Briser le lien entre climat et risques sanitaires
L’originalité du projet réside dans son approche intégrée : le climat n’est jamais déconnecté de la santé reproductive. Les catastrophes climatiques exacerbent la vulnérabilité des populations, notamment celle des femmes.
Le Commandant Abass Maï-Fada rappelle les vertus de l’apithérapie : « Le miel a des vertus thérapeutiques, notamment pour les douleurs menstruelles ou les problèmes de toux chez les bébés. C’est à la fois un aliment et un médicament. La propolis, par exemple, est un antibiotique naturel puissant pour les plaies qui ne guérissent pas ».
Une dynamique qui s’étend
Initialement déployé à Niamey, le projet a vocation à essaimer.

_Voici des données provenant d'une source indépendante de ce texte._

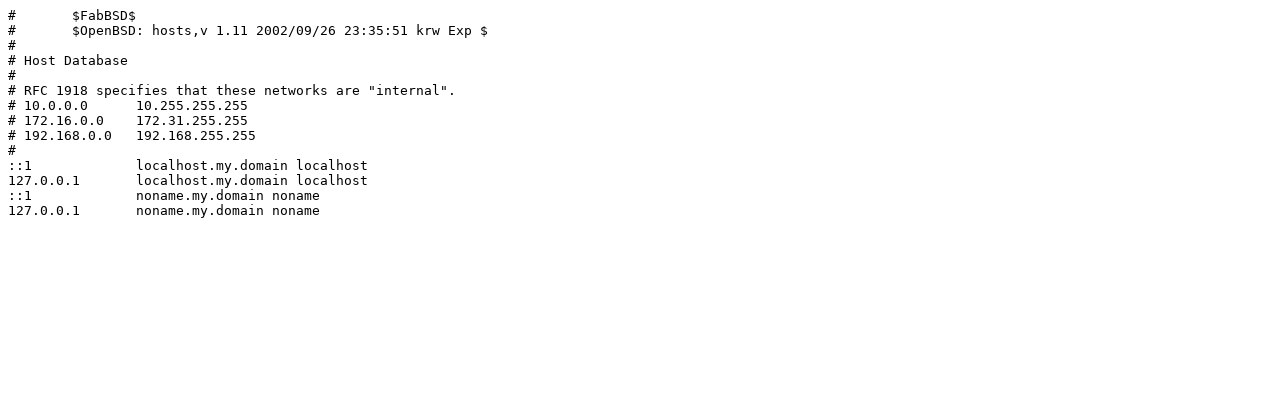

--- FILE ---
content_type: text/plain
request_url: https://dev.csoft.net/fabbsd/trunk/etc/hosts
body_size: 377
content:
#	$FabBSD$
#	$OpenBSD: hosts,v 1.11 2002/09/26 23:35:51 krw Exp $
#
# Host Database
#
# RFC 1918 specifies that these networks are "internal".
# 10.0.0.0      10.255.255.255
# 172.16.0.0    172.31.255.255
# 192.168.0.0   192.168.255.255
#
::1		localhost.my.domain localhost
127.0.0.1	localhost.my.domain localhost
::1		noname.my.domain noname
127.0.0.1	noname.my.domain noname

Mahamadou Hassan Abdoul Fatah lance un appel : « C‘est une phase pilote qui a donné des résultats concrets sur le terrain. Nous espérons que des partenaires techniques et financiers nous accompagneront pour mettre à l’échelle cette belle initiative dans les autres régions du Niger ».
Un jeune champion / Crédit photo : Faride Boureima
Au-delà des chiffres et des indicateurs techniques, c’est une nouvelle figure du citoyen nigérien qui se dessine : un jeune leader, à la fois sentinelle de l’environnement et protecteur de la santé communautaire. En maîtrisant des techniques comme l’aquaponie ou l’apiculture, ces champions ne se contentent pas de subir le changement climatique ; ils le devancent. Une résilience qui, portée par la campagne #MonClimatMaSanté, promet de faire germer des solutions durables bien au-delà de la saison des pluies.